Make utf8 readable in a file

2020-04-10 02:34发布

问题:

I have dictionary of dictionary which has utf8 encoded keys. I am dumping this dictionary to a file using json module.
In the file keys are printed in utf8 format. Keys are actually letters of Bengali language.

I want actual letters to get written in the file. How to do this ??

If I print those keys(one of them is u'\u0982') to console actual letter(ং) is shown but in my file \u0982.is written. What does print do to show the actual letter?

回答1:

You are writing JSON; the JSON standard allows for \uxxxx escape sequences to encode non-ASCII characters. The Python json module uses this by default.

Switch off the feature by using the ensure_ascii=False switch when dumping the data:

json.dump(obj, yourfileobject, ensure_ascii=False)

This does mean that the output is no longer encoded to UTF-8 bytes as well; you'll need to use a codecs.open() managed file for this:

import json
import codecs

with codecs.open('/path/to/file', 'w', encoding='utf8') as output:
    json.dump(obj, output, ensure_ascii=False)
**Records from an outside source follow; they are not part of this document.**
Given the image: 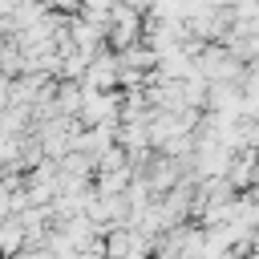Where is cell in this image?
Masks as SVG:
<instances>
[{
  "instance_id": "cell-3",
  "label": "cell",
  "mask_w": 259,
  "mask_h": 259,
  "mask_svg": "<svg viewBox=\"0 0 259 259\" xmlns=\"http://www.w3.org/2000/svg\"><path fill=\"white\" fill-rule=\"evenodd\" d=\"M8 101H12V77H8L4 69H0V109H4Z\"/></svg>"
},
{
  "instance_id": "cell-2",
  "label": "cell",
  "mask_w": 259,
  "mask_h": 259,
  "mask_svg": "<svg viewBox=\"0 0 259 259\" xmlns=\"http://www.w3.org/2000/svg\"><path fill=\"white\" fill-rule=\"evenodd\" d=\"M81 125H101V121H117L121 117V93L113 89H93L85 85V97H81Z\"/></svg>"
},
{
  "instance_id": "cell-1",
  "label": "cell",
  "mask_w": 259,
  "mask_h": 259,
  "mask_svg": "<svg viewBox=\"0 0 259 259\" xmlns=\"http://www.w3.org/2000/svg\"><path fill=\"white\" fill-rule=\"evenodd\" d=\"M105 36H109V45L113 49H130L138 36H142V8H134V4H113L109 8V20H105Z\"/></svg>"
}]
</instances>
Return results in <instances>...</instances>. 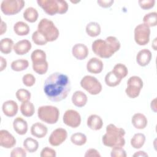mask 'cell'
I'll use <instances>...</instances> for the list:
<instances>
[{"mask_svg": "<svg viewBox=\"0 0 157 157\" xmlns=\"http://www.w3.org/2000/svg\"><path fill=\"white\" fill-rule=\"evenodd\" d=\"M13 31L15 33L20 36H26L30 31V28L28 25L23 21H17L13 25Z\"/></svg>", "mask_w": 157, "mask_h": 157, "instance_id": "obj_24", "label": "cell"}, {"mask_svg": "<svg viewBox=\"0 0 157 157\" xmlns=\"http://www.w3.org/2000/svg\"><path fill=\"white\" fill-rule=\"evenodd\" d=\"M1 35H3L4 33L6 32L7 30V25L5 22H4L2 20L1 21Z\"/></svg>", "mask_w": 157, "mask_h": 157, "instance_id": "obj_48", "label": "cell"}, {"mask_svg": "<svg viewBox=\"0 0 157 157\" xmlns=\"http://www.w3.org/2000/svg\"><path fill=\"white\" fill-rule=\"evenodd\" d=\"M30 131L33 136L39 139H41L47 135L48 132V129L47 127L44 124L40 122H36L31 126Z\"/></svg>", "mask_w": 157, "mask_h": 157, "instance_id": "obj_19", "label": "cell"}, {"mask_svg": "<svg viewBox=\"0 0 157 157\" xmlns=\"http://www.w3.org/2000/svg\"><path fill=\"white\" fill-rule=\"evenodd\" d=\"M71 89V82L68 76L58 72L50 75L44 84V93L52 102H59L66 99Z\"/></svg>", "mask_w": 157, "mask_h": 157, "instance_id": "obj_1", "label": "cell"}, {"mask_svg": "<svg viewBox=\"0 0 157 157\" xmlns=\"http://www.w3.org/2000/svg\"><path fill=\"white\" fill-rule=\"evenodd\" d=\"M67 137V131L61 128H58L52 131L48 138V142L52 146L57 147L62 144Z\"/></svg>", "mask_w": 157, "mask_h": 157, "instance_id": "obj_12", "label": "cell"}, {"mask_svg": "<svg viewBox=\"0 0 157 157\" xmlns=\"http://www.w3.org/2000/svg\"><path fill=\"white\" fill-rule=\"evenodd\" d=\"M139 5L144 10H148L153 8L155 4V0H139Z\"/></svg>", "mask_w": 157, "mask_h": 157, "instance_id": "obj_42", "label": "cell"}, {"mask_svg": "<svg viewBox=\"0 0 157 157\" xmlns=\"http://www.w3.org/2000/svg\"><path fill=\"white\" fill-rule=\"evenodd\" d=\"M20 109L21 114L26 117H32L35 112L34 105L30 101L22 102L20 105Z\"/></svg>", "mask_w": 157, "mask_h": 157, "instance_id": "obj_28", "label": "cell"}, {"mask_svg": "<svg viewBox=\"0 0 157 157\" xmlns=\"http://www.w3.org/2000/svg\"><path fill=\"white\" fill-rule=\"evenodd\" d=\"M113 2V0H99L97 1L99 6L103 8H109L111 7Z\"/></svg>", "mask_w": 157, "mask_h": 157, "instance_id": "obj_46", "label": "cell"}, {"mask_svg": "<svg viewBox=\"0 0 157 157\" xmlns=\"http://www.w3.org/2000/svg\"><path fill=\"white\" fill-rule=\"evenodd\" d=\"M32 45L29 40L23 39L18 41L13 46V50L18 55H23L28 53L31 49Z\"/></svg>", "mask_w": 157, "mask_h": 157, "instance_id": "obj_17", "label": "cell"}, {"mask_svg": "<svg viewBox=\"0 0 157 157\" xmlns=\"http://www.w3.org/2000/svg\"><path fill=\"white\" fill-rule=\"evenodd\" d=\"M13 128L14 131L19 135H25L28 131V123L21 117H17L13 121Z\"/></svg>", "mask_w": 157, "mask_h": 157, "instance_id": "obj_21", "label": "cell"}, {"mask_svg": "<svg viewBox=\"0 0 157 157\" xmlns=\"http://www.w3.org/2000/svg\"><path fill=\"white\" fill-rule=\"evenodd\" d=\"M40 156L41 157H55L56 156V153L54 149L48 147H45L41 150Z\"/></svg>", "mask_w": 157, "mask_h": 157, "instance_id": "obj_43", "label": "cell"}, {"mask_svg": "<svg viewBox=\"0 0 157 157\" xmlns=\"http://www.w3.org/2000/svg\"><path fill=\"white\" fill-rule=\"evenodd\" d=\"M2 110L6 116L8 117H13L16 115L18 112V104L13 100L6 101L2 104Z\"/></svg>", "mask_w": 157, "mask_h": 157, "instance_id": "obj_16", "label": "cell"}, {"mask_svg": "<svg viewBox=\"0 0 157 157\" xmlns=\"http://www.w3.org/2000/svg\"><path fill=\"white\" fill-rule=\"evenodd\" d=\"M84 156L85 157H101L99 151L94 148H90L87 150Z\"/></svg>", "mask_w": 157, "mask_h": 157, "instance_id": "obj_45", "label": "cell"}, {"mask_svg": "<svg viewBox=\"0 0 157 157\" xmlns=\"http://www.w3.org/2000/svg\"><path fill=\"white\" fill-rule=\"evenodd\" d=\"M88 48L83 44H76L72 48V54L77 59H85L88 55Z\"/></svg>", "mask_w": 157, "mask_h": 157, "instance_id": "obj_15", "label": "cell"}, {"mask_svg": "<svg viewBox=\"0 0 157 157\" xmlns=\"http://www.w3.org/2000/svg\"><path fill=\"white\" fill-rule=\"evenodd\" d=\"M14 136L6 129L0 131V145L5 148H11L16 145Z\"/></svg>", "mask_w": 157, "mask_h": 157, "instance_id": "obj_13", "label": "cell"}, {"mask_svg": "<svg viewBox=\"0 0 157 157\" xmlns=\"http://www.w3.org/2000/svg\"><path fill=\"white\" fill-rule=\"evenodd\" d=\"M85 30L86 34L92 37L98 36L101 32V28L99 24L94 21H91L88 23L86 26Z\"/></svg>", "mask_w": 157, "mask_h": 157, "instance_id": "obj_25", "label": "cell"}, {"mask_svg": "<svg viewBox=\"0 0 157 157\" xmlns=\"http://www.w3.org/2000/svg\"><path fill=\"white\" fill-rule=\"evenodd\" d=\"M23 83L28 87L33 86L36 83V78L31 74H26L22 77Z\"/></svg>", "mask_w": 157, "mask_h": 157, "instance_id": "obj_40", "label": "cell"}, {"mask_svg": "<svg viewBox=\"0 0 157 157\" xmlns=\"http://www.w3.org/2000/svg\"><path fill=\"white\" fill-rule=\"evenodd\" d=\"M80 86L91 95L99 94L102 89L100 82L95 77L91 75L83 77L80 81Z\"/></svg>", "mask_w": 157, "mask_h": 157, "instance_id": "obj_7", "label": "cell"}, {"mask_svg": "<svg viewBox=\"0 0 157 157\" xmlns=\"http://www.w3.org/2000/svg\"><path fill=\"white\" fill-rule=\"evenodd\" d=\"M15 96L17 99L21 102H26V101H29L31 99V93L26 90V89H23V88H20L18 89L15 93Z\"/></svg>", "mask_w": 157, "mask_h": 157, "instance_id": "obj_38", "label": "cell"}, {"mask_svg": "<svg viewBox=\"0 0 157 157\" xmlns=\"http://www.w3.org/2000/svg\"><path fill=\"white\" fill-rule=\"evenodd\" d=\"M145 139V136L144 134L136 133L131 139V145L135 149H139L144 145Z\"/></svg>", "mask_w": 157, "mask_h": 157, "instance_id": "obj_29", "label": "cell"}, {"mask_svg": "<svg viewBox=\"0 0 157 157\" xmlns=\"http://www.w3.org/2000/svg\"><path fill=\"white\" fill-rule=\"evenodd\" d=\"M106 132L102 136V144L108 147H123L125 144V131L116 126L113 124H109L106 126Z\"/></svg>", "mask_w": 157, "mask_h": 157, "instance_id": "obj_3", "label": "cell"}, {"mask_svg": "<svg viewBox=\"0 0 157 157\" xmlns=\"http://www.w3.org/2000/svg\"><path fill=\"white\" fill-rule=\"evenodd\" d=\"M31 37L33 42L37 45H45L48 42L45 37L37 30L33 33Z\"/></svg>", "mask_w": 157, "mask_h": 157, "instance_id": "obj_39", "label": "cell"}, {"mask_svg": "<svg viewBox=\"0 0 157 157\" xmlns=\"http://www.w3.org/2000/svg\"><path fill=\"white\" fill-rule=\"evenodd\" d=\"M144 24L150 27H154L157 25V13L156 12H150L146 14L143 18Z\"/></svg>", "mask_w": 157, "mask_h": 157, "instance_id": "obj_34", "label": "cell"}, {"mask_svg": "<svg viewBox=\"0 0 157 157\" xmlns=\"http://www.w3.org/2000/svg\"><path fill=\"white\" fill-rule=\"evenodd\" d=\"M39 17V13L37 10L32 7H29L26 8L23 12V18L24 19L29 22L34 23L37 21Z\"/></svg>", "mask_w": 157, "mask_h": 157, "instance_id": "obj_27", "label": "cell"}, {"mask_svg": "<svg viewBox=\"0 0 157 157\" xmlns=\"http://www.w3.org/2000/svg\"><path fill=\"white\" fill-rule=\"evenodd\" d=\"M104 68V64L102 61L98 58L93 57L89 59L86 64L87 71L91 74H99Z\"/></svg>", "mask_w": 157, "mask_h": 157, "instance_id": "obj_14", "label": "cell"}, {"mask_svg": "<svg viewBox=\"0 0 157 157\" xmlns=\"http://www.w3.org/2000/svg\"><path fill=\"white\" fill-rule=\"evenodd\" d=\"M148 154L146 153L144 151H139L136 152L134 155L133 156H148Z\"/></svg>", "mask_w": 157, "mask_h": 157, "instance_id": "obj_49", "label": "cell"}, {"mask_svg": "<svg viewBox=\"0 0 157 157\" xmlns=\"http://www.w3.org/2000/svg\"><path fill=\"white\" fill-rule=\"evenodd\" d=\"M37 31L42 34L48 42L56 40L59 35V32L54 23L47 19L42 18L37 25Z\"/></svg>", "mask_w": 157, "mask_h": 157, "instance_id": "obj_5", "label": "cell"}, {"mask_svg": "<svg viewBox=\"0 0 157 157\" xmlns=\"http://www.w3.org/2000/svg\"><path fill=\"white\" fill-rule=\"evenodd\" d=\"M134 40L139 45H145L150 41V29L144 23L136 26L134 31Z\"/></svg>", "mask_w": 157, "mask_h": 157, "instance_id": "obj_10", "label": "cell"}, {"mask_svg": "<svg viewBox=\"0 0 157 157\" xmlns=\"http://www.w3.org/2000/svg\"><path fill=\"white\" fill-rule=\"evenodd\" d=\"M25 2L23 0H3L1 10L6 15H13L19 13L24 7Z\"/></svg>", "mask_w": 157, "mask_h": 157, "instance_id": "obj_9", "label": "cell"}, {"mask_svg": "<svg viewBox=\"0 0 157 157\" xmlns=\"http://www.w3.org/2000/svg\"><path fill=\"white\" fill-rule=\"evenodd\" d=\"M152 54L150 50L147 48L140 50L136 55V62L142 67L147 66L151 60Z\"/></svg>", "mask_w": 157, "mask_h": 157, "instance_id": "obj_18", "label": "cell"}, {"mask_svg": "<svg viewBox=\"0 0 157 157\" xmlns=\"http://www.w3.org/2000/svg\"><path fill=\"white\" fill-rule=\"evenodd\" d=\"M88 127L94 131L101 129L103 126V121L101 117L96 114L90 115L86 121Z\"/></svg>", "mask_w": 157, "mask_h": 157, "instance_id": "obj_20", "label": "cell"}, {"mask_svg": "<svg viewBox=\"0 0 157 157\" xmlns=\"http://www.w3.org/2000/svg\"><path fill=\"white\" fill-rule=\"evenodd\" d=\"M37 116L44 123L53 124L58 121L59 110L55 106L42 105L37 109Z\"/></svg>", "mask_w": 157, "mask_h": 157, "instance_id": "obj_6", "label": "cell"}, {"mask_svg": "<svg viewBox=\"0 0 157 157\" xmlns=\"http://www.w3.org/2000/svg\"><path fill=\"white\" fill-rule=\"evenodd\" d=\"M24 148L29 153L36 152L39 148V142L32 137H27L25 139L23 144Z\"/></svg>", "mask_w": 157, "mask_h": 157, "instance_id": "obj_30", "label": "cell"}, {"mask_svg": "<svg viewBox=\"0 0 157 157\" xmlns=\"http://www.w3.org/2000/svg\"><path fill=\"white\" fill-rule=\"evenodd\" d=\"M122 79L117 76L113 72H109L105 76V83L110 87H115L118 85Z\"/></svg>", "mask_w": 157, "mask_h": 157, "instance_id": "obj_32", "label": "cell"}, {"mask_svg": "<svg viewBox=\"0 0 157 157\" xmlns=\"http://www.w3.org/2000/svg\"><path fill=\"white\" fill-rule=\"evenodd\" d=\"M72 104L77 107H82L86 105L88 101V98L85 93L82 91H75L72 96Z\"/></svg>", "mask_w": 157, "mask_h": 157, "instance_id": "obj_23", "label": "cell"}, {"mask_svg": "<svg viewBox=\"0 0 157 157\" xmlns=\"http://www.w3.org/2000/svg\"><path fill=\"white\" fill-rule=\"evenodd\" d=\"M110 156L112 157H126L127 154L122 147H115L111 150Z\"/></svg>", "mask_w": 157, "mask_h": 157, "instance_id": "obj_41", "label": "cell"}, {"mask_svg": "<svg viewBox=\"0 0 157 157\" xmlns=\"http://www.w3.org/2000/svg\"><path fill=\"white\" fill-rule=\"evenodd\" d=\"M46 58H47V56H46L45 52L40 49L34 50L31 55V59L32 61V63L46 61Z\"/></svg>", "mask_w": 157, "mask_h": 157, "instance_id": "obj_37", "label": "cell"}, {"mask_svg": "<svg viewBox=\"0 0 157 157\" xmlns=\"http://www.w3.org/2000/svg\"><path fill=\"white\" fill-rule=\"evenodd\" d=\"M32 66H33V71L36 73H37L39 75H44L48 71V64L46 60V61H44L33 63L32 64Z\"/></svg>", "mask_w": 157, "mask_h": 157, "instance_id": "obj_33", "label": "cell"}, {"mask_svg": "<svg viewBox=\"0 0 157 157\" xmlns=\"http://www.w3.org/2000/svg\"><path fill=\"white\" fill-rule=\"evenodd\" d=\"M0 61H1V64H0V71H2L4 70L7 66V61L5 58H4L2 56L0 57Z\"/></svg>", "mask_w": 157, "mask_h": 157, "instance_id": "obj_47", "label": "cell"}, {"mask_svg": "<svg viewBox=\"0 0 157 157\" xmlns=\"http://www.w3.org/2000/svg\"><path fill=\"white\" fill-rule=\"evenodd\" d=\"M13 41L8 37L2 39L0 41V51L1 53L7 55L11 53L13 49Z\"/></svg>", "mask_w": 157, "mask_h": 157, "instance_id": "obj_26", "label": "cell"}, {"mask_svg": "<svg viewBox=\"0 0 157 157\" xmlns=\"http://www.w3.org/2000/svg\"><path fill=\"white\" fill-rule=\"evenodd\" d=\"M26 150L21 147H16L13 148L10 153L11 157H26Z\"/></svg>", "mask_w": 157, "mask_h": 157, "instance_id": "obj_44", "label": "cell"}, {"mask_svg": "<svg viewBox=\"0 0 157 157\" xmlns=\"http://www.w3.org/2000/svg\"><path fill=\"white\" fill-rule=\"evenodd\" d=\"M156 99L155 98L153 100L151 101V104H150V106H151V109L152 110H153L155 112H156Z\"/></svg>", "mask_w": 157, "mask_h": 157, "instance_id": "obj_50", "label": "cell"}, {"mask_svg": "<svg viewBox=\"0 0 157 157\" xmlns=\"http://www.w3.org/2000/svg\"><path fill=\"white\" fill-rule=\"evenodd\" d=\"M131 123L135 128L137 129H143L146 128L148 120L144 114L141 113H136L132 117Z\"/></svg>", "mask_w": 157, "mask_h": 157, "instance_id": "obj_22", "label": "cell"}, {"mask_svg": "<svg viewBox=\"0 0 157 157\" xmlns=\"http://www.w3.org/2000/svg\"><path fill=\"white\" fill-rule=\"evenodd\" d=\"M71 142L77 146L85 145L87 141L86 136L82 132H75L71 136Z\"/></svg>", "mask_w": 157, "mask_h": 157, "instance_id": "obj_35", "label": "cell"}, {"mask_svg": "<svg viewBox=\"0 0 157 157\" xmlns=\"http://www.w3.org/2000/svg\"><path fill=\"white\" fill-rule=\"evenodd\" d=\"M29 66V62L27 59H19L12 62L11 69L15 72H20L26 69Z\"/></svg>", "mask_w": 157, "mask_h": 157, "instance_id": "obj_31", "label": "cell"}, {"mask_svg": "<svg viewBox=\"0 0 157 157\" xmlns=\"http://www.w3.org/2000/svg\"><path fill=\"white\" fill-rule=\"evenodd\" d=\"M121 47L119 40L114 36H108L104 40H95L91 45L94 53L101 58H109Z\"/></svg>", "mask_w": 157, "mask_h": 157, "instance_id": "obj_2", "label": "cell"}, {"mask_svg": "<svg viewBox=\"0 0 157 157\" xmlns=\"http://www.w3.org/2000/svg\"><path fill=\"white\" fill-rule=\"evenodd\" d=\"M112 72L121 79L124 78L128 74L127 67L122 63L115 64L113 68Z\"/></svg>", "mask_w": 157, "mask_h": 157, "instance_id": "obj_36", "label": "cell"}, {"mask_svg": "<svg viewBox=\"0 0 157 157\" xmlns=\"http://www.w3.org/2000/svg\"><path fill=\"white\" fill-rule=\"evenodd\" d=\"M63 120L66 125L72 128H76L81 123V116L77 111L69 109L64 112Z\"/></svg>", "mask_w": 157, "mask_h": 157, "instance_id": "obj_11", "label": "cell"}, {"mask_svg": "<svg viewBox=\"0 0 157 157\" xmlns=\"http://www.w3.org/2000/svg\"><path fill=\"white\" fill-rule=\"evenodd\" d=\"M37 3L43 10L50 16L57 13L64 14L67 12L69 5L64 0H37Z\"/></svg>", "mask_w": 157, "mask_h": 157, "instance_id": "obj_4", "label": "cell"}, {"mask_svg": "<svg viewBox=\"0 0 157 157\" xmlns=\"http://www.w3.org/2000/svg\"><path fill=\"white\" fill-rule=\"evenodd\" d=\"M144 83L142 78L136 75L131 76L127 81V87L125 90L126 95L132 99L136 98L140 94Z\"/></svg>", "mask_w": 157, "mask_h": 157, "instance_id": "obj_8", "label": "cell"}]
</instances>
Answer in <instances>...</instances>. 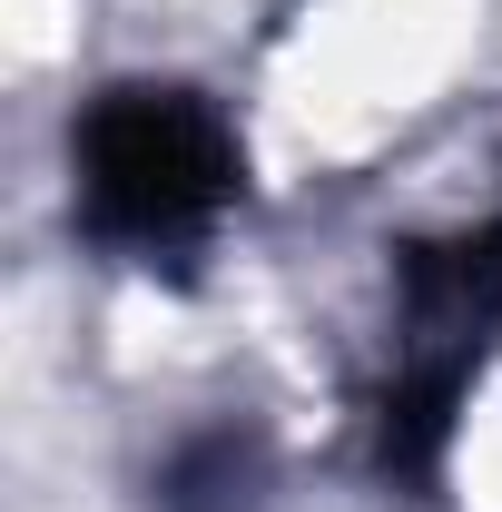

Now your unicode characters will be written to the file as UTF-8 encoded bytes instead. When opening the file with another program that decodes UTF-8 again, your codepoints should be displayed again as the same characters.



回答2:

use ensure_ascii parameter.

>>> import json
>>> print json.dumps(u'\u0982')
"\u0982"
>>> print json.dumps(u'\u0982', ensure_ascii=False)
"ং"

http://docs.python.org/2/library/json.html#json.dump

If ensure_ascii is True (the default), all non-ASCII characters in the output are escaped with \uXXXX sequences, and the result is a str instance consisting of ASCII characters only. If ensure_ascii is False, some chunks written to fp may be unicode instances. ...